にわか雨の際に傘に入れてやったことがきっかけで、遊郭の女と知り合い、その女の下にしばらくは通うものの結局は別れていく。そんな体験を私小説として描いたもので、これは遊郭が公然とあった時代の話であり、当時はこうした小説がけっこうあったのかもしれない。「雪国」もこの範疇の傑作だともいえよう。こうしたものは、書きようによっては下品な小説になるのだが、それを救うのがある種の詩情であり、「濹東綺譚」も盛夏から秋に向かう季節を背景に、まだ江戸情緒の残る向島の雰囲気が描かれている。今、このあたりを散策しても、小説を思わせるようなものは何も残っていないだろう。作中にでてくる玉ノ井稲荷を検索してみたが、これもすっかり現代風の神社となっていて、作者が描いたものとはおそらくずいぶんと違うようである。

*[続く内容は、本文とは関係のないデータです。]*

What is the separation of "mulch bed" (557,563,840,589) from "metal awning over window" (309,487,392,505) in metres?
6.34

角川文庫版で読んだのだが、ふんだんに掲載されている挿絵(連載当時のものだろうか)が非常に雰囲気があり、また、かなりの分量で作者の「贅言」なる後書きも掲載されている。贅言は、肩をこらずに書いた感じの雑文で面白い。当時(昭和11年)の風俗が事細かく諧謔を込めて書かれており、何かというと花電車なるものが走ったことや、アイスコーヒーやアイスティーが流行り始めたことなどの記述もある。後者については、本場ではそんな飲み物はないと洋行帰りらしく筆者はまゆをひそめている。東京音頭については、東京市が広くなったのを記念してできたものだが、贅言によると内情は日比谷の角にある百貨店の広告に過ぎず、その店で揃いの浴衣を買わなければ日比谷公園の盆踊り大会には入場できなかったそうである。ついでに盆踊り事情についても触れており、江戸時代には山の手の御屋敷の農村出身の奉公人に限って踊りが許されていたそうだ。今でも夏にはあちこちで盆踊りが行われているのだが、盆踊りや東京音頭にそんな歴史があるなんて知らなかった。
永井荷風はおそらく今では読まれていないだろう。父は尾張藩士から官庁に役人として勤めた人物であり、旧武士の中では秀才であり勝組であった。荷風はそれに反抗するように放蕩生活をしたが、一方で、当時はめずらしく洋行する機会も得て、その体験も小説にしている。こうした恵まれた体験や境遇がなければ作家として、これほど有名になることはなかったのかもしれない。